Quizá Col viva en un mundo distinto al de Flor, con otros quizás e idiomas que difieran, donde las palabras se vuelvan incomprensibles o su mutua incomprensión busque cuerpo en palabras que solo cobraran forma en sus mentes. Ella también susurra en su habitación, las existencias están repletas de susurros que al tiempo quieren y no quieren ser oídos. Ella dice que está harta, que necesita escapar de su compañía. Y concluye su suspiro con un <<lo nuestro desiste, cuando en otro tiempo, tal vez ayer, era insistente>>.


La película finaliza y me entran varias dudas, entre ellas si me escucharán aplaudir. ¿Somos fantasmas? ¿Qué nos separa y qué nos une? ¿La mentira? ¿Quién nos condena y nos libera? Siento la necesidad de la cercanía y del calor de mundos más próximos. Puede que Col sienta algo parecido, si no, ¿por qué acude a la cama donde Flor cierra las tapas de Madre noche?

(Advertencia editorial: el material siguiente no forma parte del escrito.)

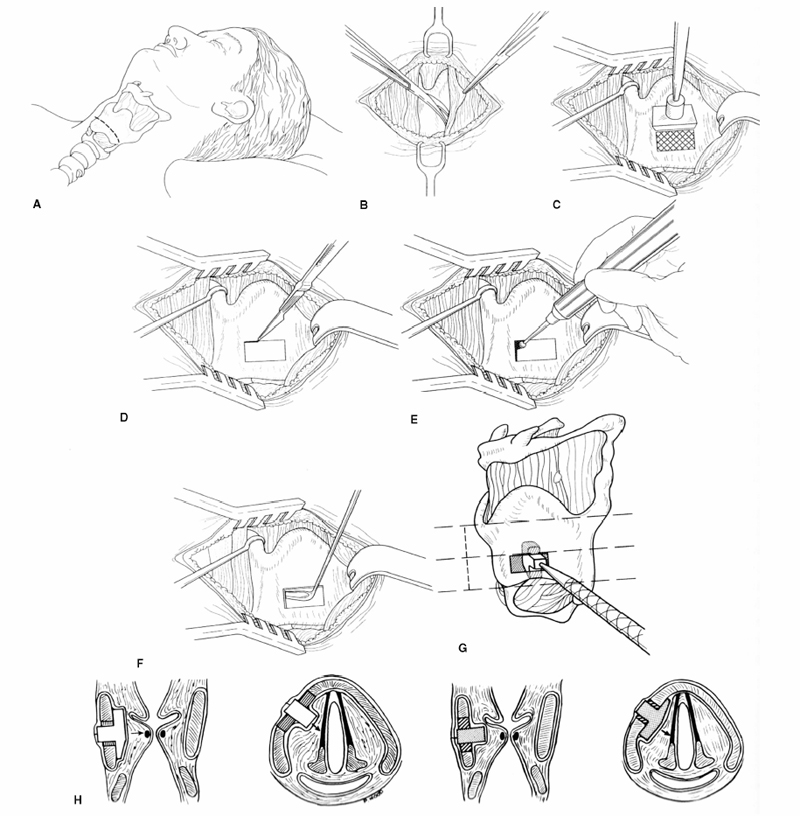 A

B

C

D

E

F

G

H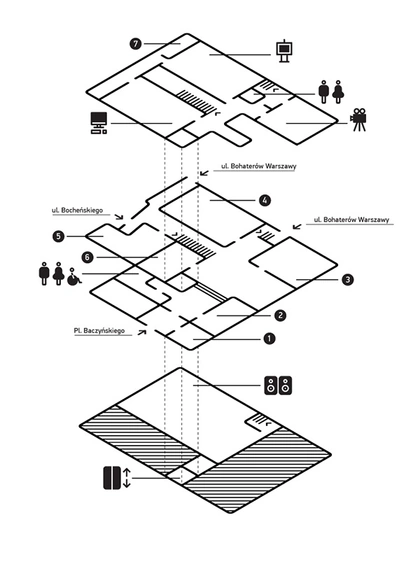 7

ul. Bohaterów Warszawy

4

ul. Bocheńskiego

ul. Bohaterów Warszawy

5

6

3

2

Pl. Baczyńskiego

1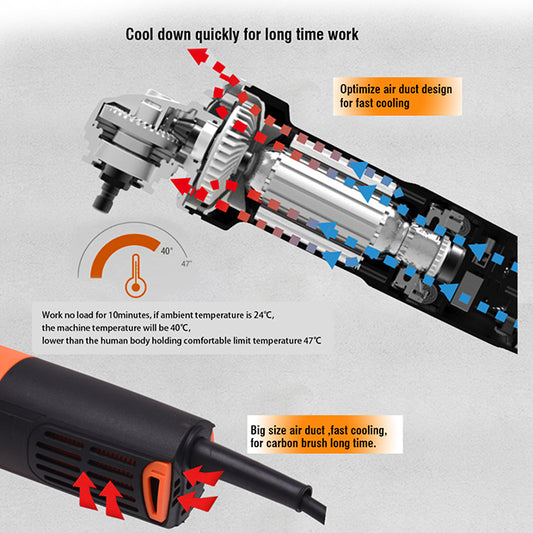 Cool down quickly for long time work

Optimize air duct design for fast cooling

40°

47°

Work no load for 10minutes, if ambient temperature is 24℃,
the machine temperature will be 40℃,
lower than the human body holding comfortable limit temperature 47℃

Big size air duct ,fast cooling,
for carbon brush long time.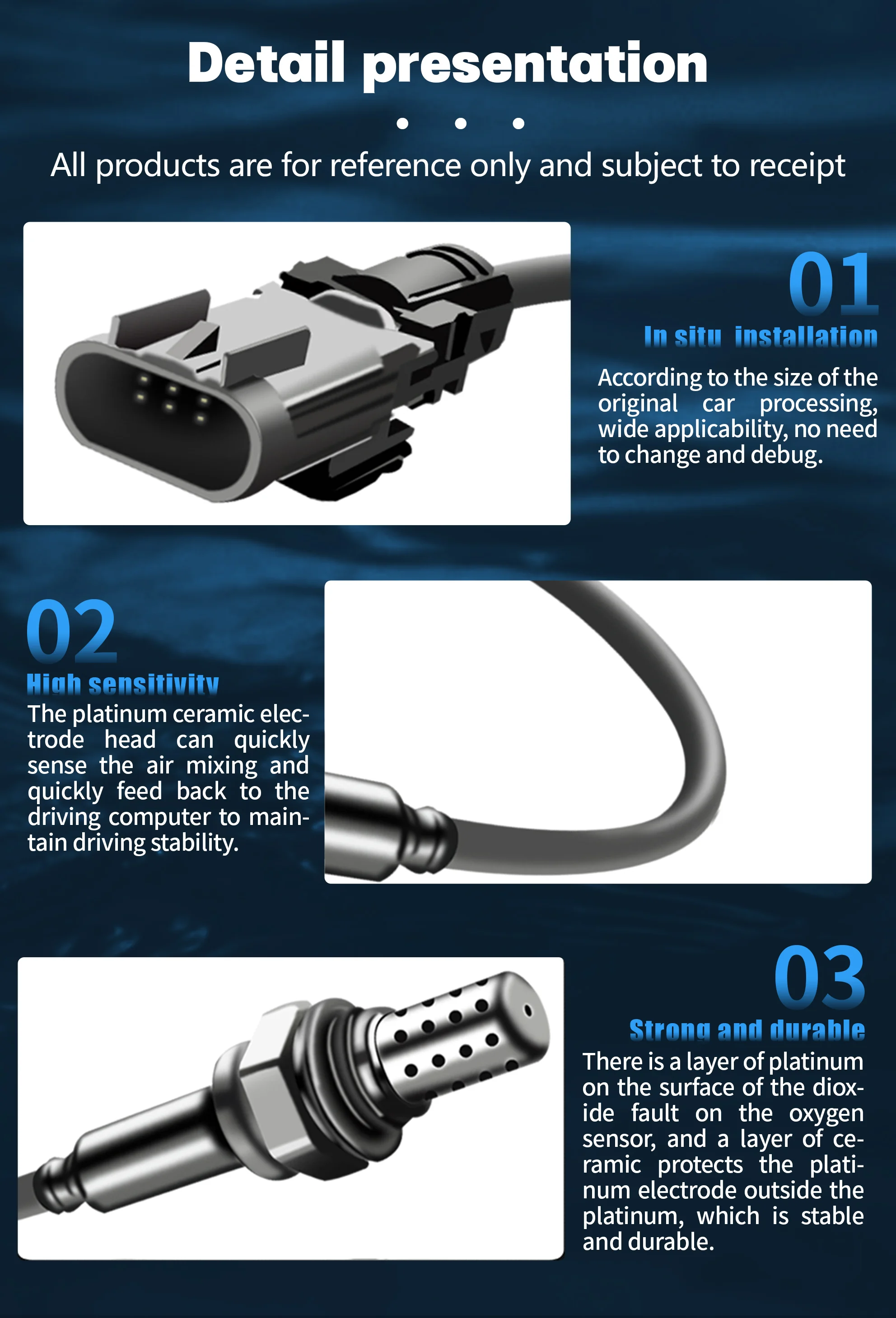 Detail presentation

All products are for reference only and subject to receipt

01
In situ installation
According to the size of the original car processing, wide applicability, no need to change and debug.

02
High sensitivity
The platinum ceramic electrode head can quickly sense the air mixing and quickly feed back to the driving computer to maintain driving stability.

03
Strong and durable
There is a layer of platinum on the surface of the dioxide fault on the oxygen sensor, and a layer of ceramic protects the platinum electrode outside the platinum, which is stable and durable.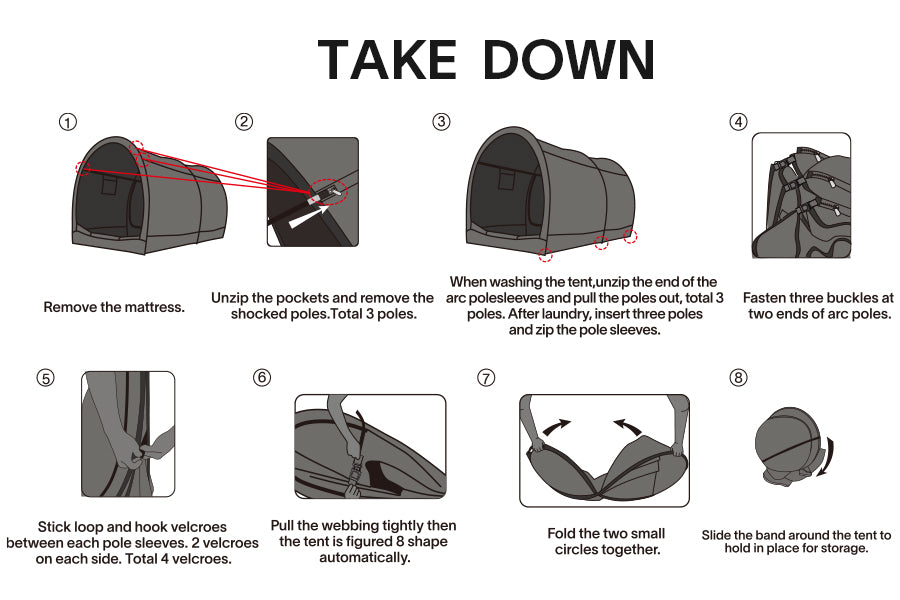 TAKE DOWN

①

Remove the mattress.

②

Unzip the pockets and remove the shocked poles.Total 3 poles.

③

When washing the tent,unzip the end of the arc polesleeves and pull the poles out, total 3 poles. After laundry, insert three poles and zip the pole sleeves.

④

Fasten three buckles at two ends of arc poles.

⑤

Stick loop and hook velcroes between each pole sleeves. 2 velcroes on each side. Total 4 velcroes.

⑥

Pull the webbing tightly then the tent is figured 8 shape automatically.

⑦

Fold the two small circles together.

⑧

Slide the band around the tent to hold in place for storage.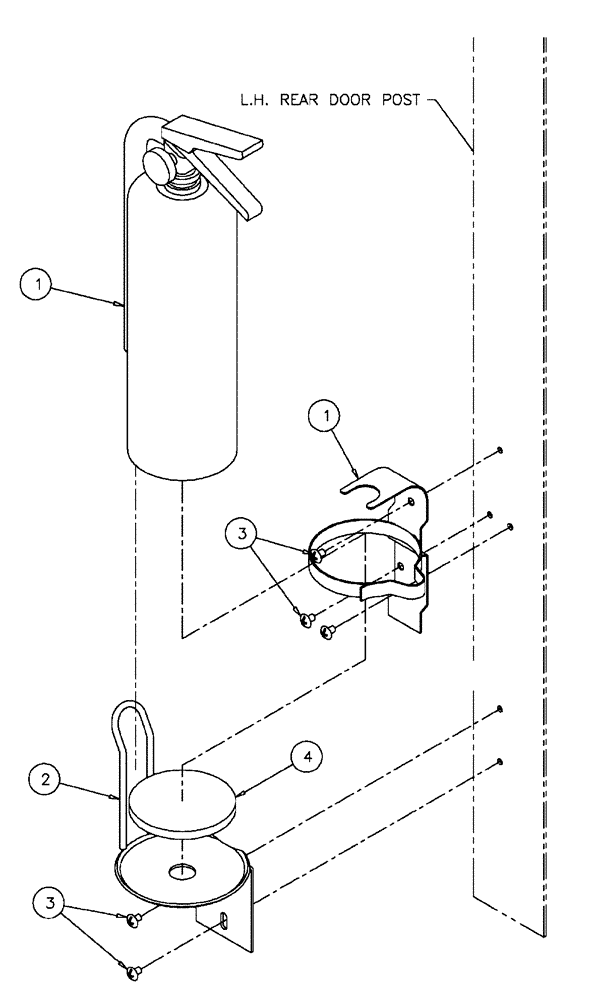 L.H. REAR DOOR POST

1

1

3

2

4

3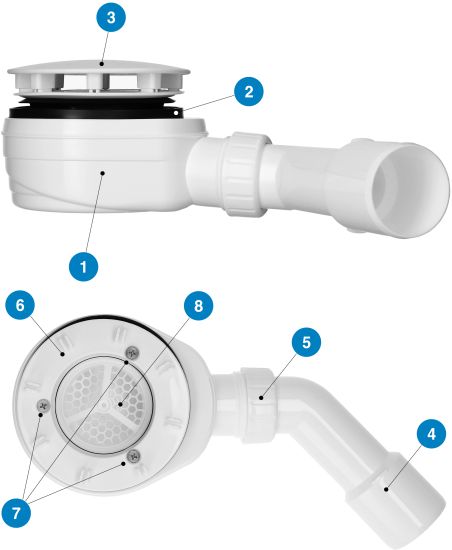 3
2
1
6
8
5
4
7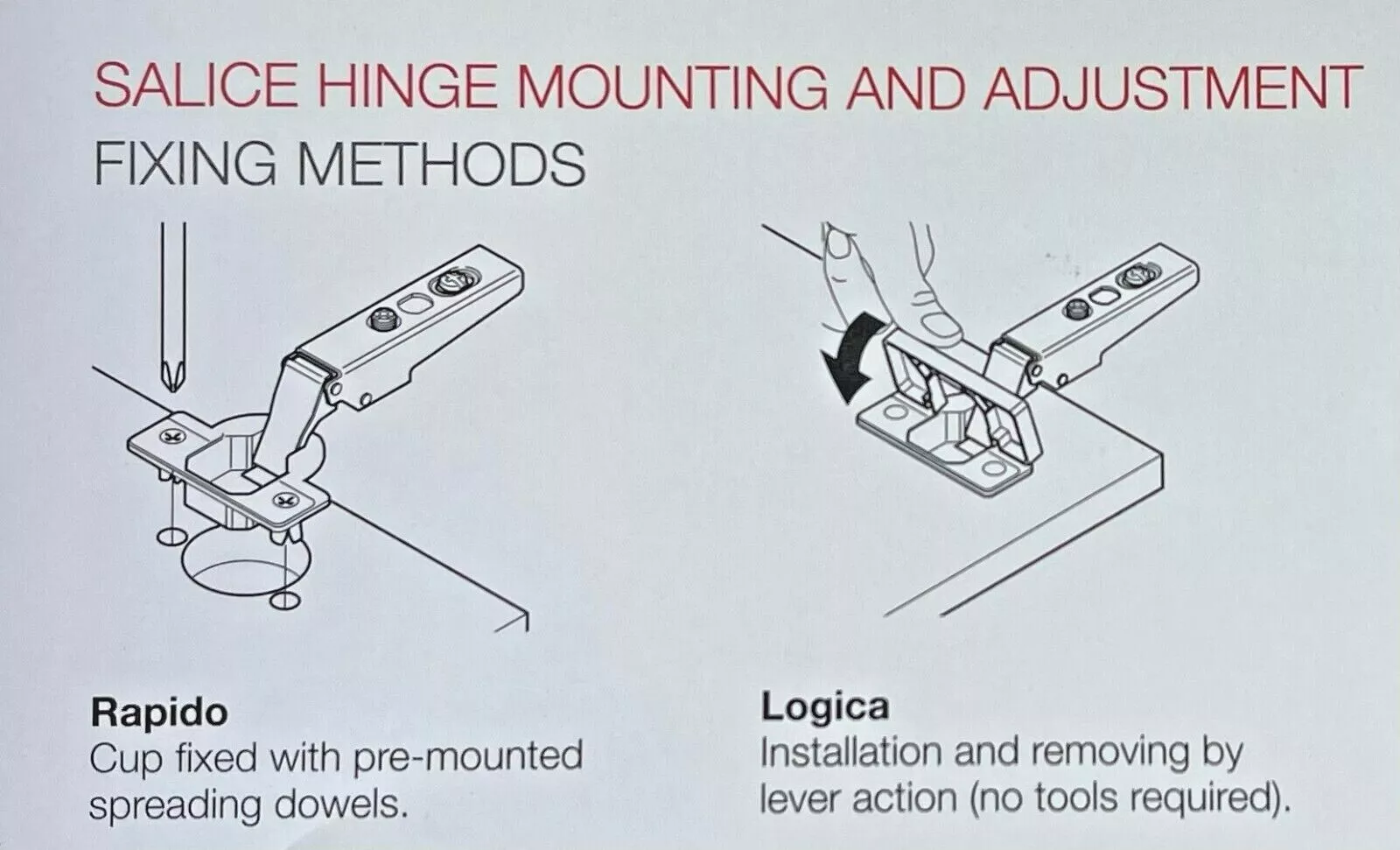 SALICE HINGE MOUNTING AND ADJUSTMENT
FIXING METHODS

Rapido
Cup fixed with pre-mounted spreading dowels.

Logica
Installation and removing by lever action (no tools required).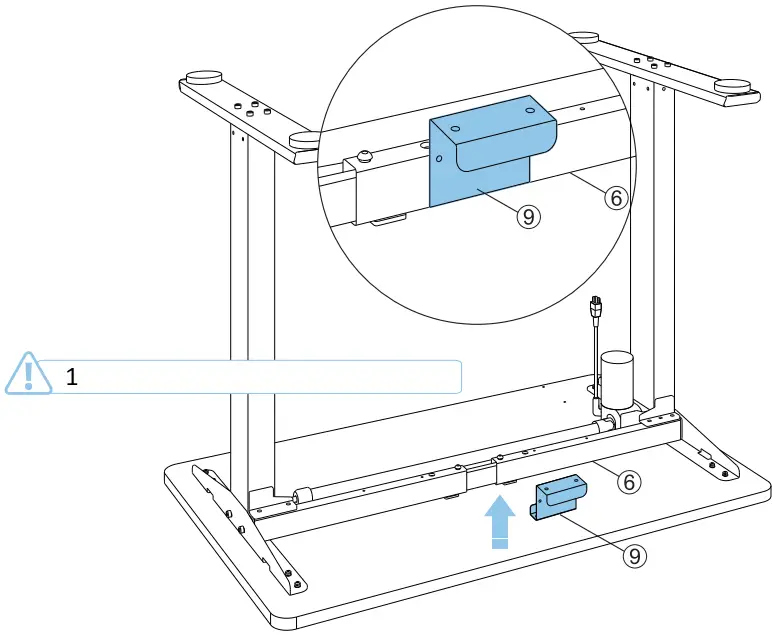 9
6
1
6
9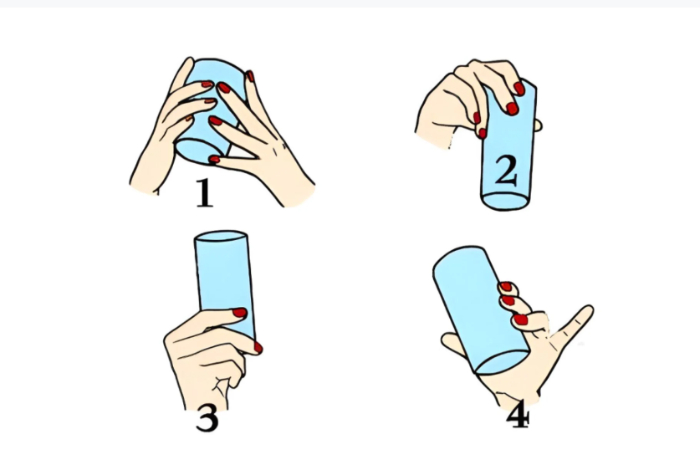 1

2

3

4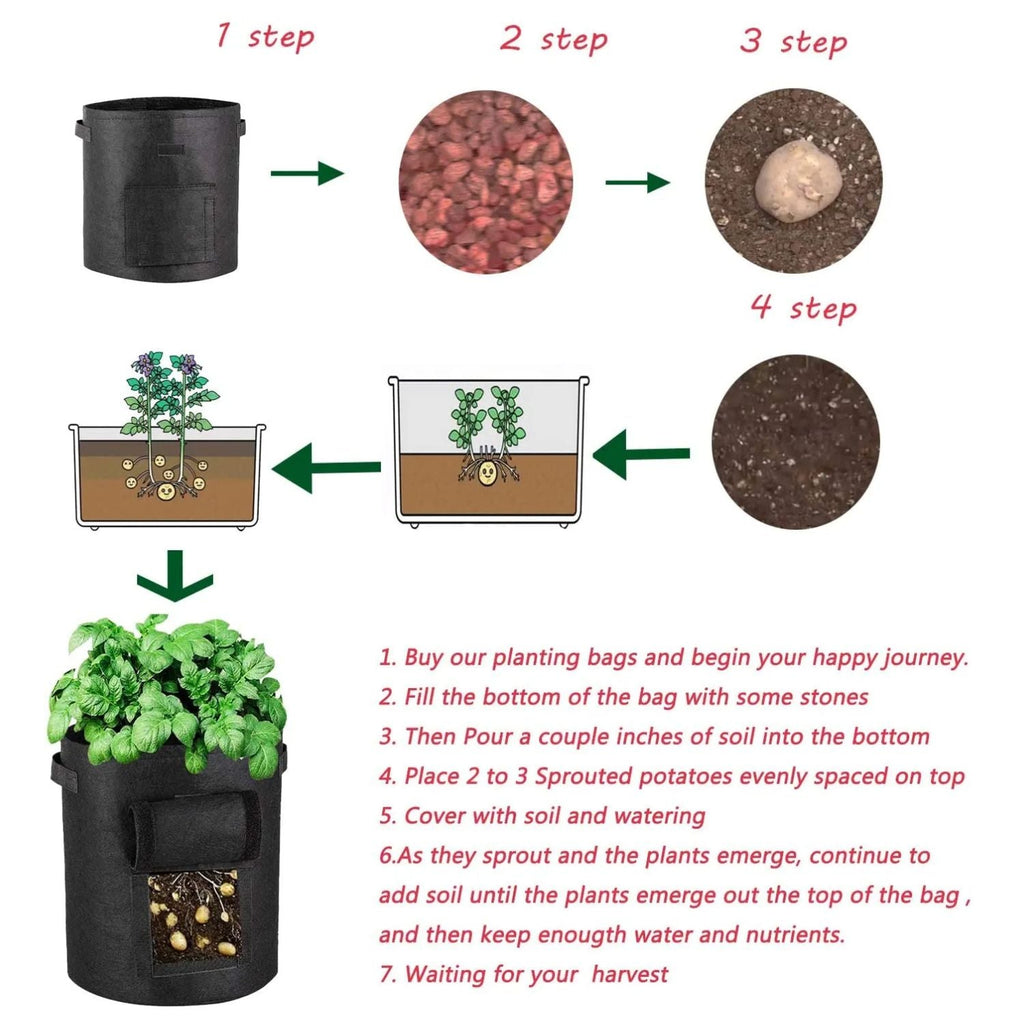 1 step

2 step

3 step

4 step

1. Buy our planting bags and begin your happy journey.
2. Fill the bottom of the bag with some stones
3. Then Pour a couple inches of soil into the bottom
4. Place 2 to 3 Sprouted potatoes evenly spaced on top
5. Cover with soil and watering
6.As they sprout and the plants emerge, continue to add soil until the plants emerge out the top of the bag , and then keep enougth water and nutrients.
7. Waiting for your harvest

He tenido acceso a unas grabaciones de varios meses atrás, que completan los archivos que copié en el inexistente estudio de Alx. <<Flor me ha pedido que siga a Col>>. En un aparte, escribió <<Justifica su petición en la sospechaba de que la engañaba con otra u otro>>. Eso no lo sabía y eso era lo que le pedía a su amiga que descubriese. Para sorpresa de la investigadora, el sospechoso de infidelidad se presentó algunas jornadas después; y exactamente, pero en sentido inverso, pretendía lo mismo. Quería que siguiera a Flor porque sospechaba que lo engañaba con otra u otro. Aquello resultaba surrealista para Alx, y por ello prefirió no buscarle sentido. Así que, palmeando la espalda de su amigo, le repitió lo que ya le había dicho a Flor:

—¿Sabes cuál es el lema invisible de mi empresa? Conocer es al tiempo una bendición y una putada. Y tomando prestada la frase de aquel, no seré yo quien os bendiga u os putee. 

Por separado, cada miembro de la pareja continuó insistiendo, pero los resultados no dieron más fruto que el <<nos vemos el día de mi cumpleaños, mejete o majeta (según fuera el caso)>>. En la soledad y en presencia de un cenicero, la detective reflexionó sobre aquellos dos encuentros y concluyó que sus amigos le estaban gastando una broma, pero aún duda si de buen o mal gusto.

Por aquel entonces, Alx tenía el encargo de encontrar un perro extraviado, que había desaparecido mientras su dueño orinaba en el mismo árbol donde poco antes su fiel amigo canino había hecho lo propio. Siguiendo aquella pista mojada en su momento y ya seca en aquel otro, como quien no quiere la cosa, la detective descubrió a Col en compañía de una mujer que no era ninguna Flor. Determinó que su edad era similar a la de alguien. Su figura, elegante, o quizá debería decir discreta —así lo apuntó en su informe—, y de paso seguro sobre altos tacones, pero no tanto como puedan estar calculando. Observó que caminaban rozándose la mano, lo cual era indicio de algo, pero, consciente de que todo puede ser indicio de algo o de nada, y de que las apariencias no son pruebas concluyentes, y que lo que parecer ser puede llevar al dilema del príncipe danés, decidió evitar conclusiones precipitadas y entretenerse con la edición malaya de una novela de Pío Baroja.

<<El arte es un mullido lecho para los que nos sentimos vagos de profesión. Cuando uno comprende esta verdad, se proclama a sí mismo solemnemente artista, escritor o pintor, músico o poeta.
Luego, los demás, empezando por la familia y por los amigos, no aceptan casi nunca esta solemne proclamación individual que les parece subterfugio, un buen pretexto para no trabajar.
Pasado el tiempo, si el vago por casualidad resultara un artista estimable, la vagancia no se toma en cuenta, es, en algunos casos, una belleza más, un gracioso lunar; en cambio, si el supuesto artista no produce nada que valga la pena, entonces su vagancia se pone al descubierto y se convierte ante los ojos de sus conocidos en algo criminal, desagradable y repelente.
En esto, como en todo, el éxito establece la ley>>


Inspector ~. Extracto de la vigilancia de Col y Flor; y reconstrucción de parte de los archivos quemados de Alx

P. D: Descubrí que Madre noche es un libro de Kurt Vonnegut y también que Alx no sabe malayo, ni tiene diccionario, por lo es probable que aparezcan errores en la traducción del fragmento de La vida es ansí.